News for those who live, work and play in the Santiam Canyon

Open House Oct. 29 for Mill City skatepark

Reporter for The Canyon Weekly

Backers of a proposed Mill City skatepark are hosting an open house on Saturday, Oct. 29 to show off plans for the facility. The event runs from 2 to 4 p.m. at the Oddfellows building (Stewart’s Hall), 158 SW Broadway, Mill City.

The event is hosted by Santiam Kids and Tourism Effort (SKATE).

Organizers are trying to regain momentum that was lost amid the COVID pandemic and the wildfires.

“There was a lot of momentum going into 2020,” said JoAnn Hebing, a longtime member of the SKATE Board of Directors. “We have a location approved by the City Council, a wonderful plan drawn up by Dreamland, an Oregon-based international award-winning skateboard design firm, and we were well on our way to raising enough money to get started building phase 1, an 1,800-square-foot bowl. 

“Then COVID hit, followed by the 2020 wildfires, and then the school needed to use the site as a staging area during construction. We lost momentum.”

Also during that time period longtime SKATE backer and community activist Melinda Flatman died. 

“Melinda was a real force behind this project and so many other community efforts, like the annual 4th of July celebration,” said Hebing , who noted that there has been discussion of naming the facility for Flatman.

SKATE plans to build the skatepark behind the Stewart Hall/Oddfellows building in a city-owned space now used as a parking lot. The Oddfellows contributed $5,000 for engineering and design.

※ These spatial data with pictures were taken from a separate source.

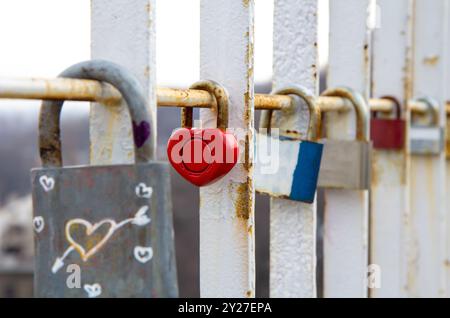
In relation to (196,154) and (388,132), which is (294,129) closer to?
(196,154)

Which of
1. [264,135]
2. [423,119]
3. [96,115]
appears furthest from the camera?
[423,119]

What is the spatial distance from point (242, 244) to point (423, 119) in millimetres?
1118

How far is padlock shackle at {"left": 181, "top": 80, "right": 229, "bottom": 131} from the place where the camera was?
1109 millimetres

The skatepark project consists of three phases: an 1,800-square-foot bowl; an additional 4,200 square feet that includes a bump, ledge banks, a mini spine and a one-quarter pipe as well as additional security fencing; permanent bathrooms, sidewalks, curbs, gutters, landscaping and parking.

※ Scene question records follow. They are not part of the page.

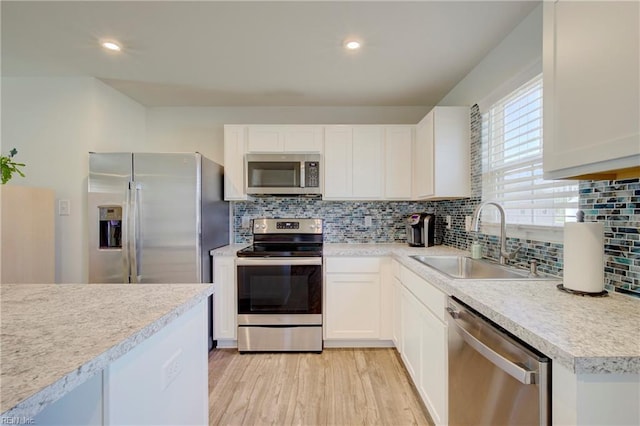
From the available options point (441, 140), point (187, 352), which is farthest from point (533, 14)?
point (187, 352)

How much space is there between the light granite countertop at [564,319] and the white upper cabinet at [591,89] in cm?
45

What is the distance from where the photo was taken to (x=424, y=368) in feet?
5.50

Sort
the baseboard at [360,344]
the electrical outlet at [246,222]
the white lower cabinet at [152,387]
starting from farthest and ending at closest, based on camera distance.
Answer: the electrical outlet at [246,222]
the baseboard at [360,344]
the white lower cabinet at [152,387]

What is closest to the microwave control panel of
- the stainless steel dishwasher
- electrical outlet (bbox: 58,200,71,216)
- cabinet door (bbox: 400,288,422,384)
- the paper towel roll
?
cabinet door (bbox: 400,288,422,384)

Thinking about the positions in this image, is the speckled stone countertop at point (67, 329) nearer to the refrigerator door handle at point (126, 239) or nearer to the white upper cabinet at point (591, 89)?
the refrigerator door handle at point (126, 239)

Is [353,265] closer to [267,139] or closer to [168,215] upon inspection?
[267,139]

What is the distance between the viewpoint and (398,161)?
2.78m

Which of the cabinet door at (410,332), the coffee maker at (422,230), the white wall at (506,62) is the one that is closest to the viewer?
the white wall at (506,62)

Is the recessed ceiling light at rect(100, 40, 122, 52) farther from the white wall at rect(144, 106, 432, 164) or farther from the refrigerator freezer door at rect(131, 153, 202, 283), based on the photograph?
the white wall at rect(144, 106, 432, 164)

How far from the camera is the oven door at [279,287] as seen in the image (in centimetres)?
243

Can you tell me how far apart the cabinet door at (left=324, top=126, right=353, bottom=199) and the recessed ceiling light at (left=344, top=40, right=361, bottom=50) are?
863 millimetres

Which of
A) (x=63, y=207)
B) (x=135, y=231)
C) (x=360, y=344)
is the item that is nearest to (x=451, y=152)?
(x=360, y=344)

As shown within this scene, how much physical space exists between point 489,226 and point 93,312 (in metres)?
2.24

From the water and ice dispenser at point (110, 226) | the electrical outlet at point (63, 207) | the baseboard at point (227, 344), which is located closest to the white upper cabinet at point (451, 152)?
the baseboard at point (227, 344)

The facility is projected to cost $500,000. SKATE has $50,000 in hand and thinks it can secure an additional $50,000 in donated materials and labor, but Mill City is requiring that the organizers secure funding for the entire project before it can begin.

“Which means,“ said Beverly Thacker of the SKATE board, “that nothing can happen until we figure out how to pay for sidewalks, curbs, gutters and stand-alone bathrooms, so we are still very much in the fundraising phase.”

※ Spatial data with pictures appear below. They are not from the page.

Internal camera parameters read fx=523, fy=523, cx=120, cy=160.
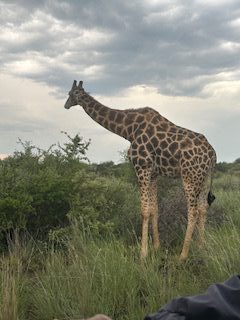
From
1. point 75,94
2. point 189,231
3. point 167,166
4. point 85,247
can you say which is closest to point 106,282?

When completed the facility will be turned over to the city and maintained as a city park, Thacker said. No opening date can be projected because of the fundraising challenge.

Key reasons to support the project, Habing said, include the skatepark’s low maintenance costs, its benefits for active healthy youth lifestyles, the possibility of attracting tourists and the low cost to participate. 

Along with the fundraising challenge organizers also have been dealing with the rise in materials costs.

“The cost of materials has more than doubled since 2019, and we need more active members of SKATE,” said Hebing. “We need citizen involvement to make this dream a reality. The community has waited a long time and spent a lot of effort raising money and we are so much closer than we’ve ever been. I want everyone to come to our open house, look at the plans and bring their ideas, energy, and enthusiasm so we can finish this.”